TransLab Research Group, and Department of Medical Sciences, University of Girona, Spain; Research Group on Statistics, Econometrics and Health, University of Girona, Spain; CIBER of Epidemiology and Public Health, Spain; Girona Biomedical Research Institute, Salt, Spain.
Int J Neuropsychopharmacol. 2017 Jul 1;20(7):519-528. doi: 10.1093/ijnp/pyx012.
We investigated the effect of cholinesterase inhibitors on all-cause discontinuation, efficacy and safety, and the effects of study design-, intervention-, and patient-related covariates on the risk-benefit of cholinesterase inhibitors for Alzheimer's disease.
A systematic review and meta-analysis of randomized placebo-controlled clinical trials comparing cholinesterase inhibitors and placebo was performed. The effect of covariates on study outcomes was analysed by means of meta-regression using a Bayesian framework.
Forty-three randomized placebo-controlled clinical trials involving 16106 patients were included. All-cause discontinuation was higher with cholinesterase inhibitors (OR = 1.66), as was discontinuation due to adverse events (OR=1.75). Cholinesterase inhibitors improved cognitive function (standardized mean difference = 0.38), global symptomatology (standardized mean difference=0.28) and functional capacity (standardized mean difference=0.16) but not neuropsychiatric symptoms. Rivastigmine was associated with a poorer outcome on all-cause discontinuation (Diff OR = 1.66) and donepezil with a higher efficacy on global change (Diff standardized mean difference = 0.41). The proportion of patients with serious adverse events decreased with age (Diff OR = -0.09). Mortality was lower with cholinesterase inhibitors than with placebo (OR = 0.65).

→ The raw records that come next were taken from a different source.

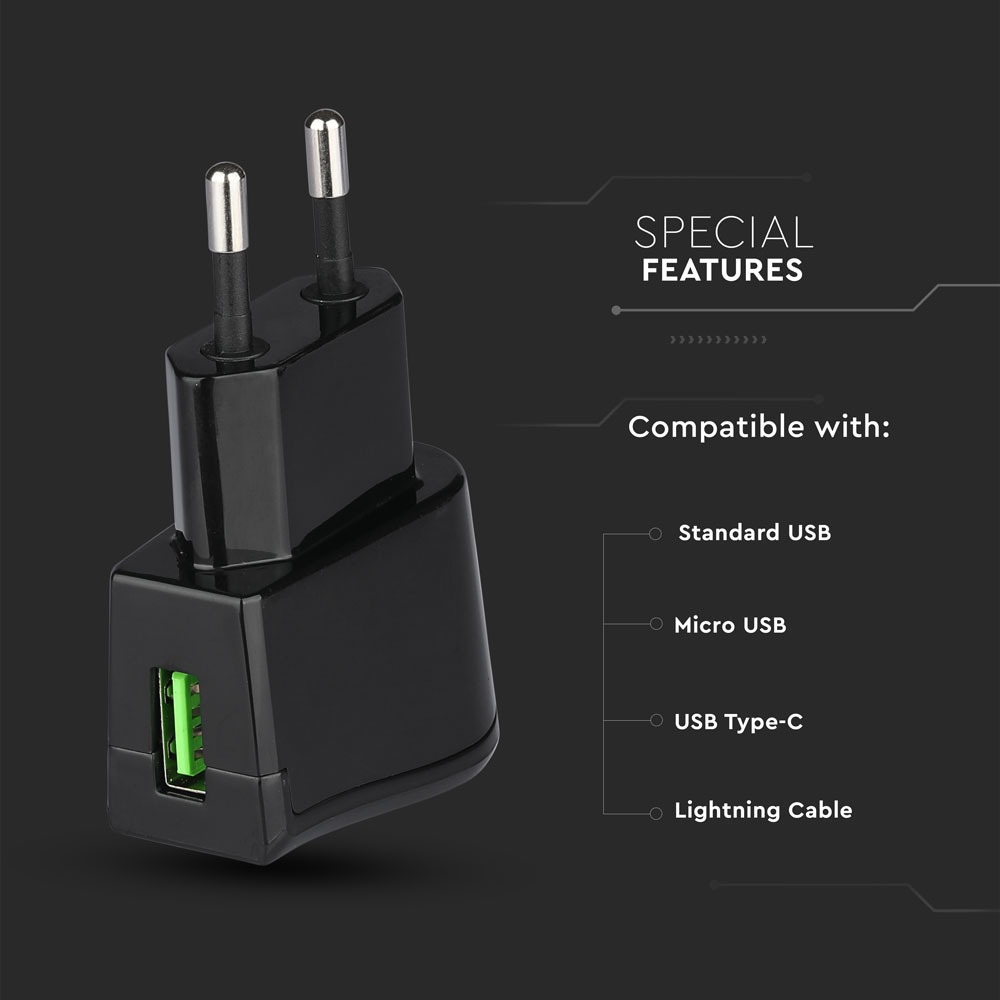 SPECIAL
FEATURES

Compatible with:

Standard USB

Micro USB

USB Type-C

Lightning Cable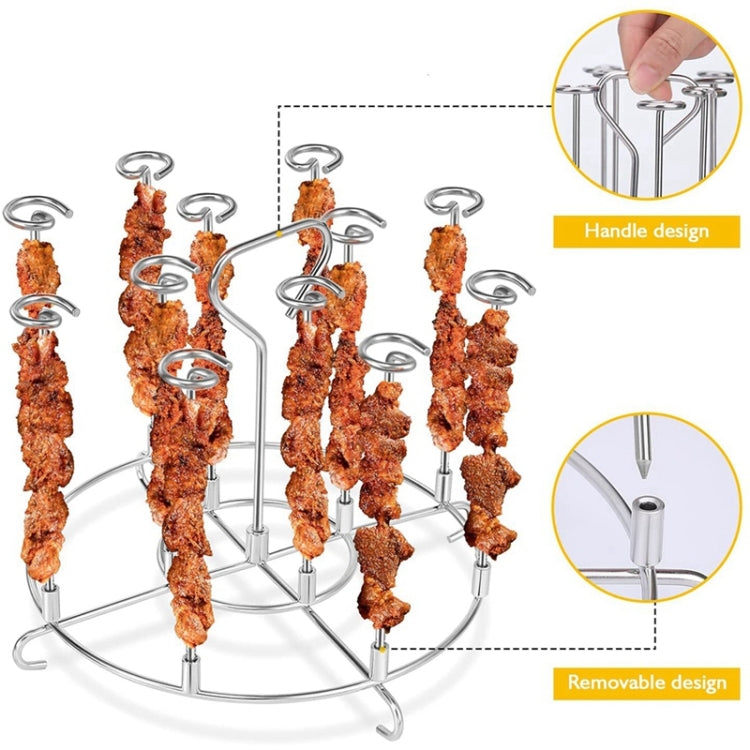 Handle design

Removable design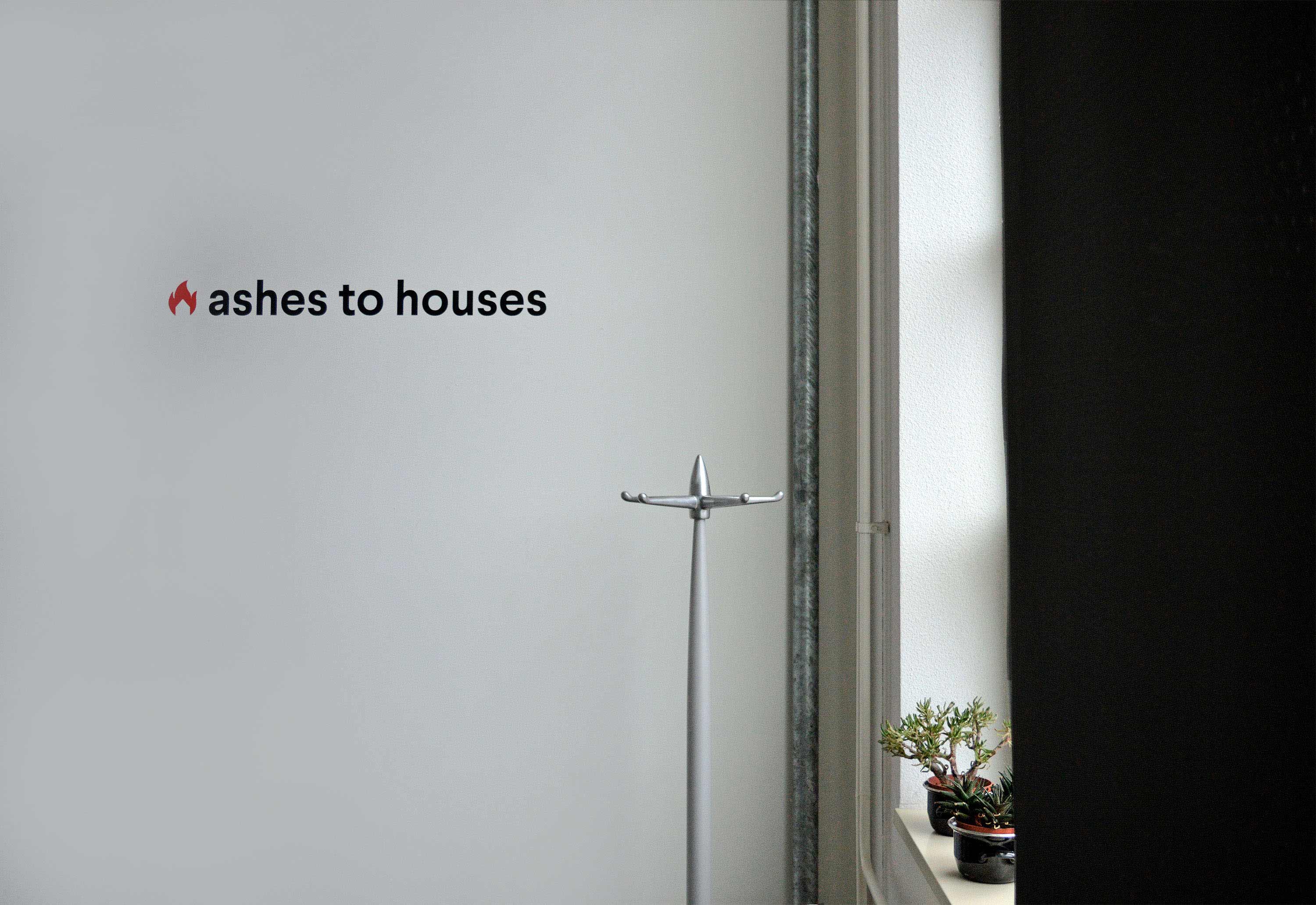 ashes to houses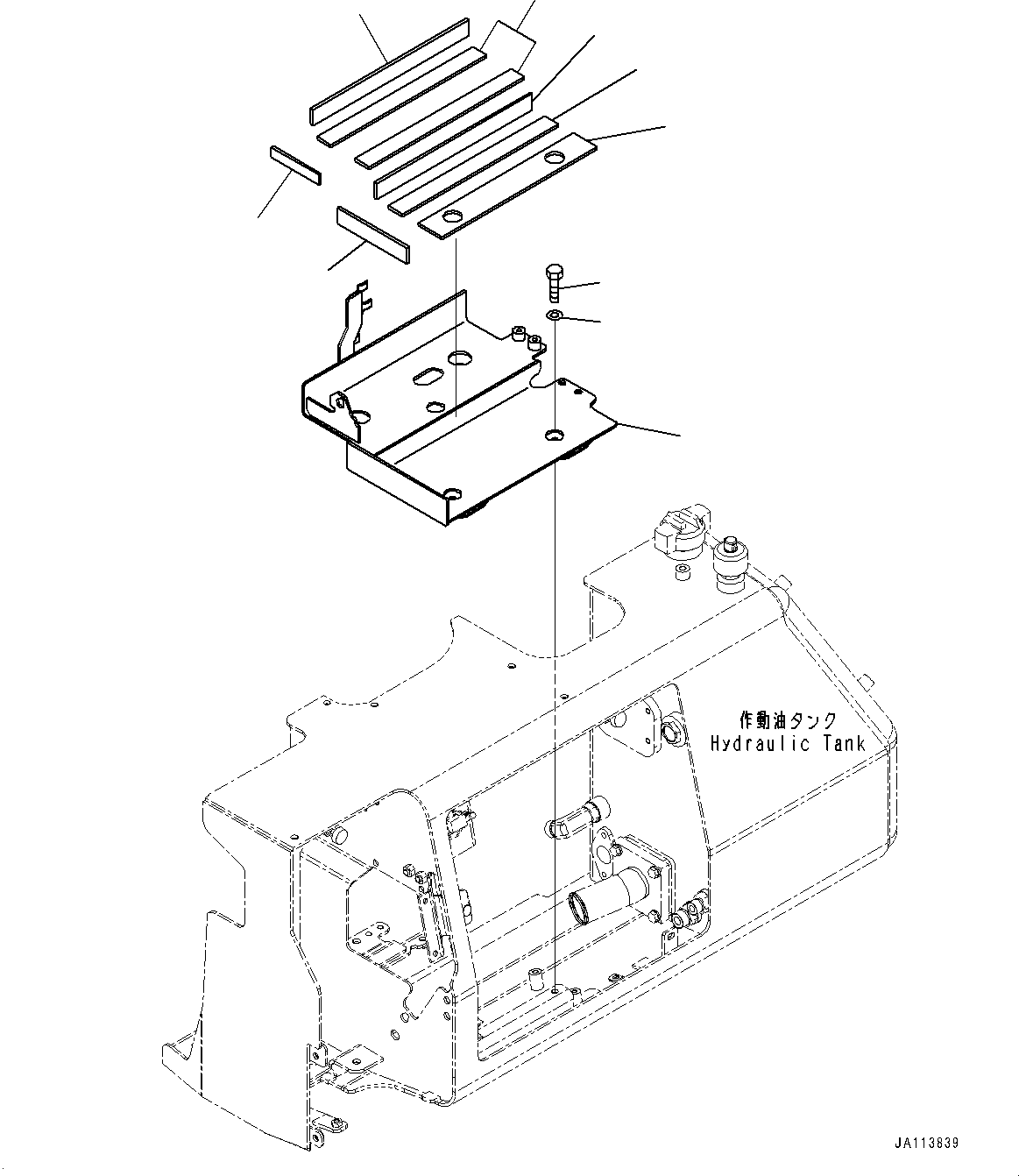 作動油タンク
Hydraulic Tank

JA113839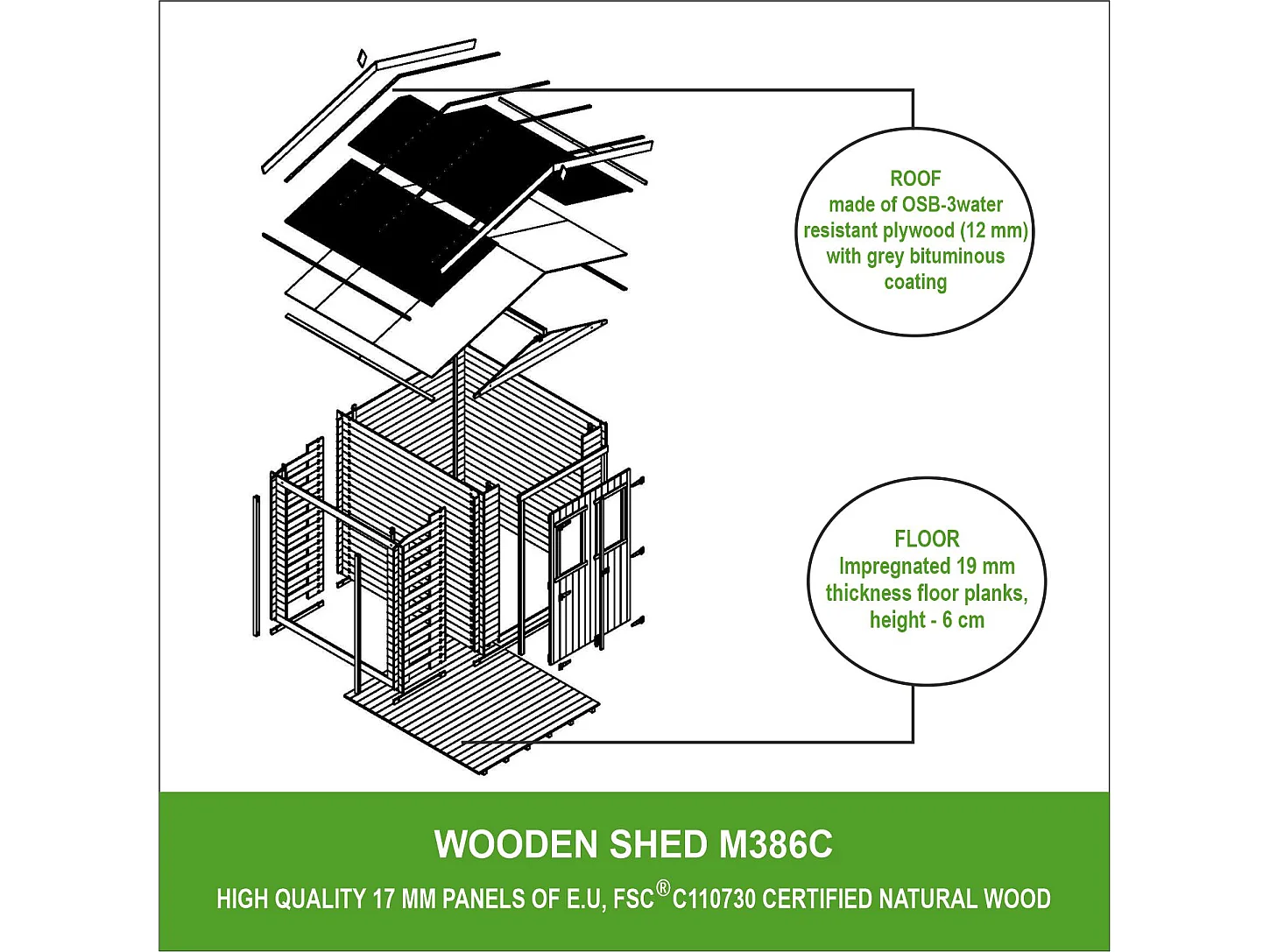 ROOF
made of OSB-3water resistant plywood (12 mm) with grey bituminous coating

FLOOR
Impregnated 19 mm thickness floor planks, height - 6 cm

WOODEN SHED M386C

HIGH QUALITY 17 MM PANELS OF E.U, FSC® C110730 CERTIFIED NATURAL WOOD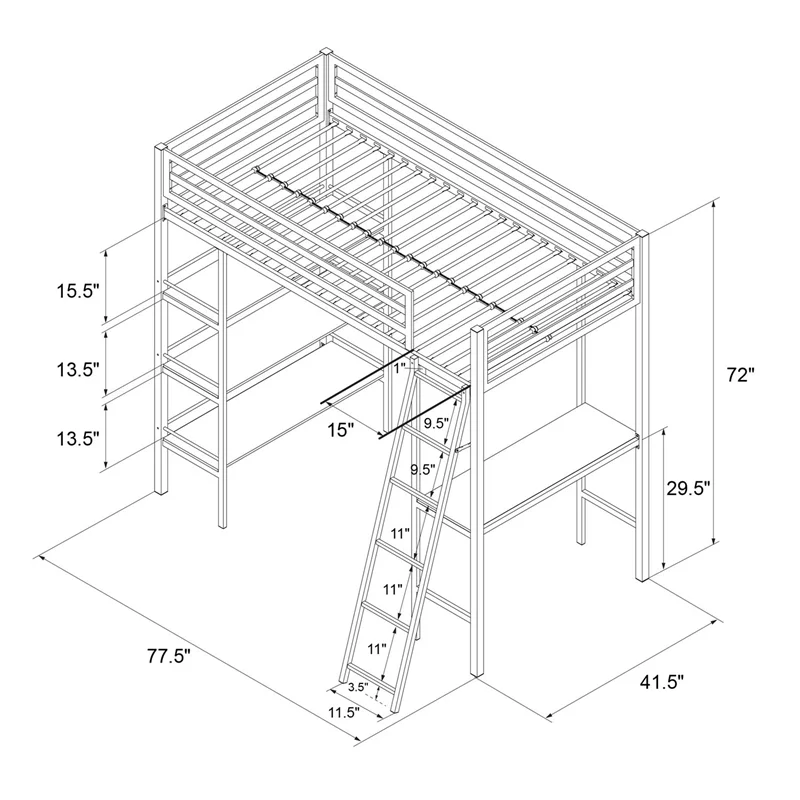 15.5"
13.5"
13.5"
1"
15"
9.5"
9.5"
11"
11"
11"
3.5"
11.5"
72"
29.5"
77.5"
41.5"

While cholinesterase inhibitors show a poor risk-benefit relationship as indicated by mild symptom improvement and a higher than placebo all-cause discontinuation, a reduction of mortality was suggested. Intervention- and patient-related factors modify the effect of cholinesterase inhibitors in patients with Alzheimer's disease.
我们研究了胆碱酯酶抑制剂对所有原因停药、疗效和安全性的影响,以及研究设计、干预和患者相关协变量对胆碱酯酶抑制剂治疗阿尔茨海默病的风险效益的影响。
对比较胆碱酯酶抑制剂和安慰剂的随机安慰剂对照临床试验进行了系统评价和荟萃分析。使用贝叶斯框架的荟萃回归分析协变量对研究结果的影响。
纳入了 43 项涉及 16106 名患者的随机安慰剂对照临床试验。与安慰剂相比,胆碱酯酶抑制剂组的全因停药率更高(OR=1.66),因不良事件停药率也更高(OR=1.75)。胆碱酯酶抑制剂改善了认知功能(标准化均数差=0.38)、整体症状(标准化均数差=0.28)和功能能力(标准化均数差=0.16),但对神经精神症状没有影响。加兰他敏与全因停药(差异 OR=1.66)相关,多奈哌齐与整体变化(差异标准化均数差=0.41)相关。严重不良事件的发生率随年龄的增加而降低(差异 OR=-0.09)。与安慰剂相比,胆碱酯酶抑制剂的死亡率更低(OR=0.65)。
虽然胆碱酯酶抑制剂的风险效益关系较差,表现为轻度症状改善和高于安慰剂的全因停药率,但提示死亡率降低。干预和患者相关因素改变了胆碱酯酶抑制剂在阿尔茨海默病患者中的作用。